:: Your objective ::
Omit images. Retype all entries verbatim.

Data records:
*** Begin section ***

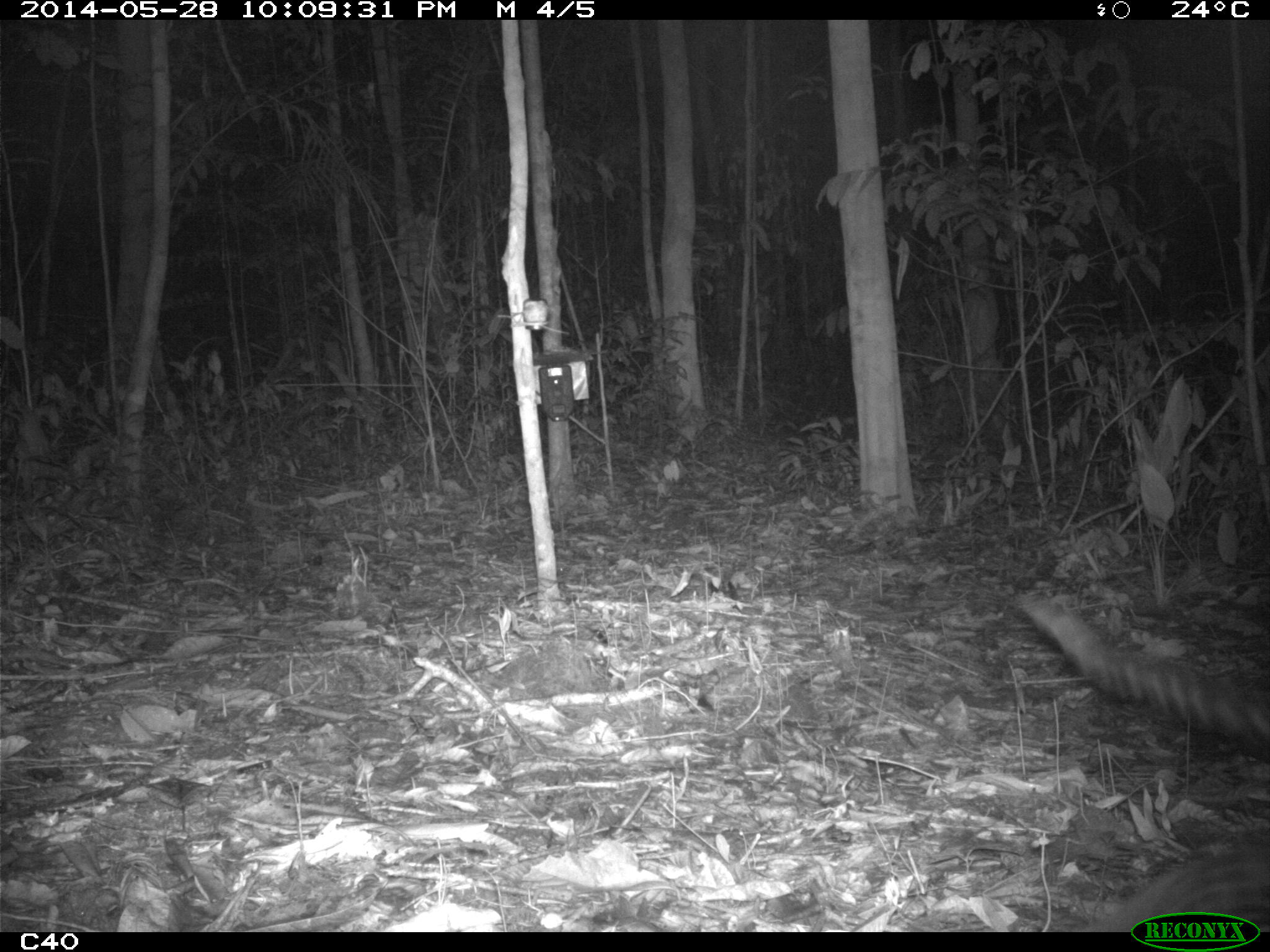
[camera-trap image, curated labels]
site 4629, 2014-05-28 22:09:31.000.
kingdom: Animalia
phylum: Chordata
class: Mammalia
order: Carnivora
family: Felidae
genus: Leopardus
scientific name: Leopardus pardalis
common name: ocelot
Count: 1.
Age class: adult.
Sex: male.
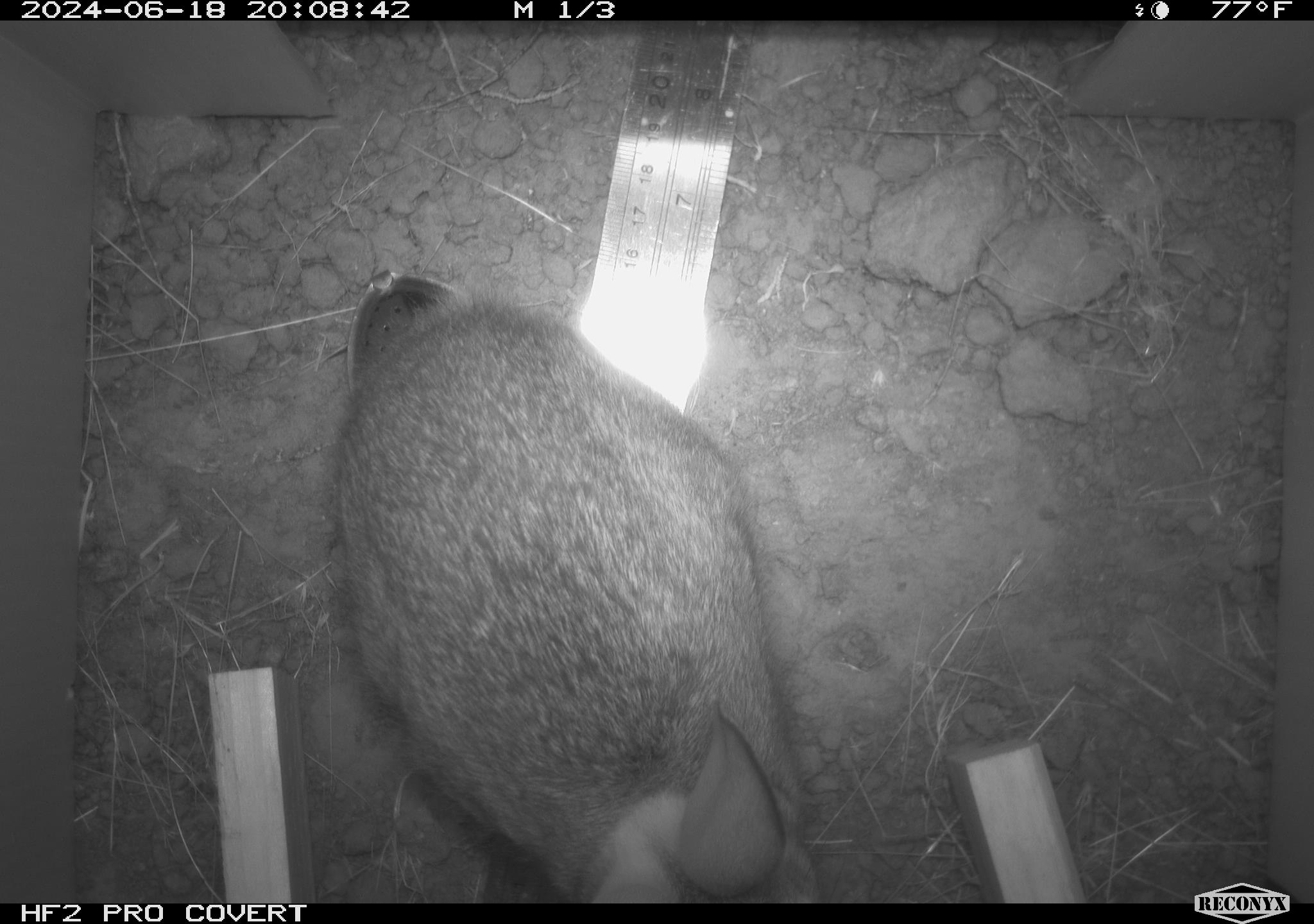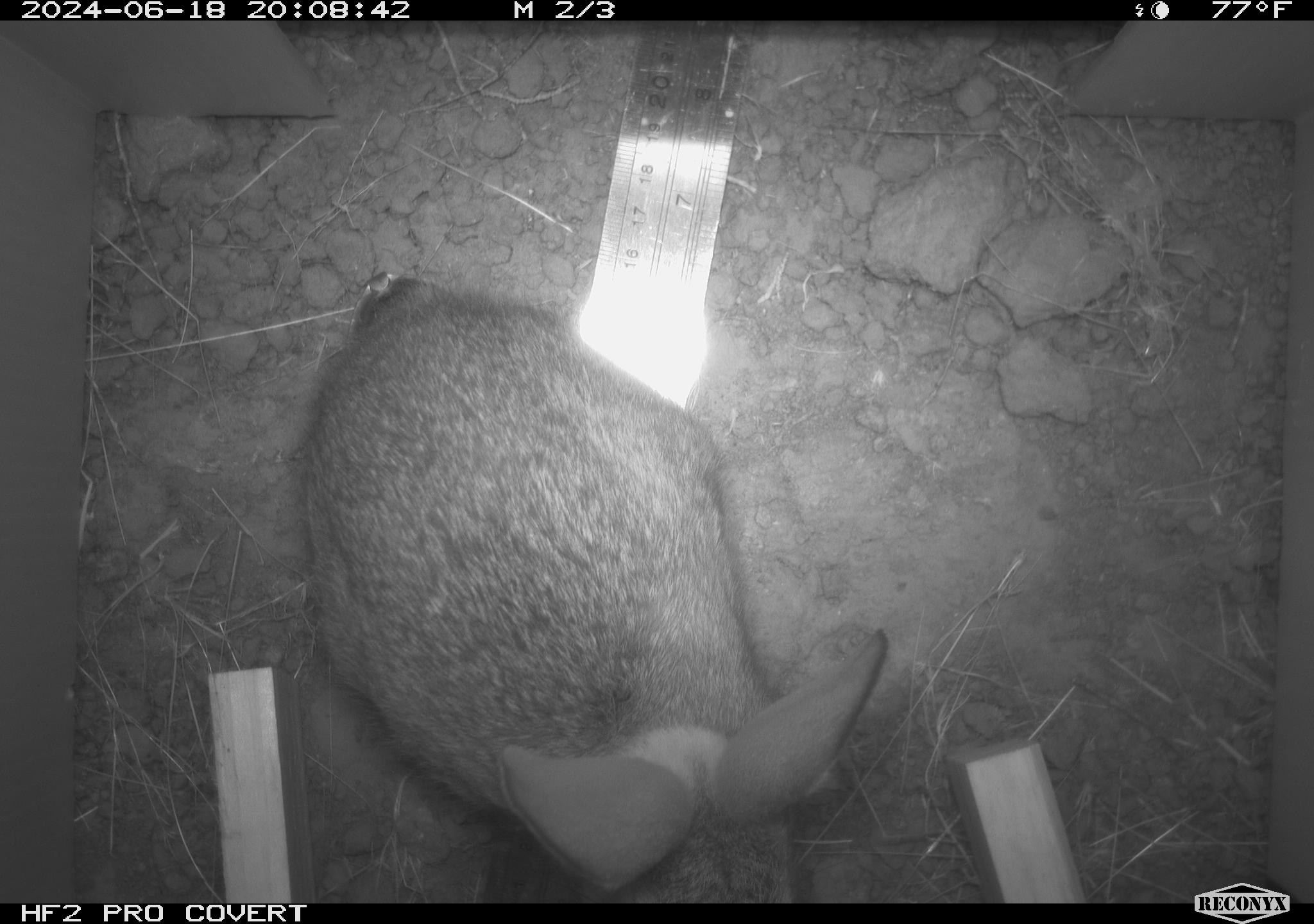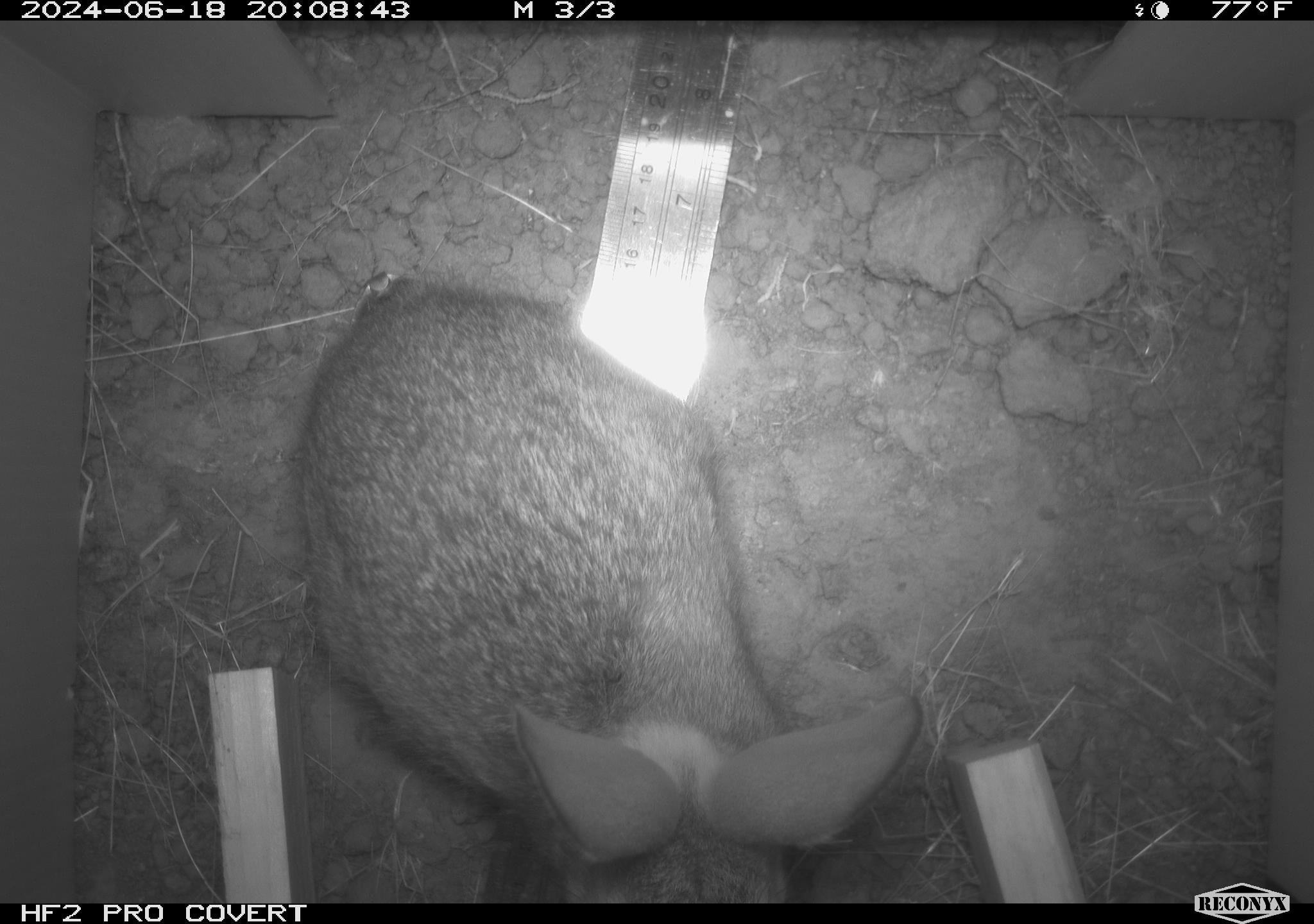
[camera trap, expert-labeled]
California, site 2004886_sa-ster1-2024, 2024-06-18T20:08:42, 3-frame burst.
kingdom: Animalia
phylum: Chordata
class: Mammalia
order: Lagomorpha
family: Leporidae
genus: Sylvilagus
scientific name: Sylvilagus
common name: cottontail rabbits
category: sylvilagus species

*** End section ***

:: Answer to this exercise ::
[camera-trap image, curated labels]
site 4629, 2014-05-28 22:09:31.000.
kingdom: Animalia
phylum: Chordata
class: Mammalia
order: Carnivora
family: Felidae
genus: Leopardus
scientific name: Leopardus pardalis
common name: ocelot
Count: 1.
Age class: adult.
Sex: male.
[camera trap, expert-labeled]
California, site 2004886_sa-ster1-2024, 2024-06-18T20:08:42, 3-frame burst.
kingdom: Animalia
phylum: Chordata
class: Mammalia
order: Lagomorpha
family: Leporidae
genus: Sylvilagus
scientific name: Sylvilagus
common name: cottontail rabbits
category: sylvilagus species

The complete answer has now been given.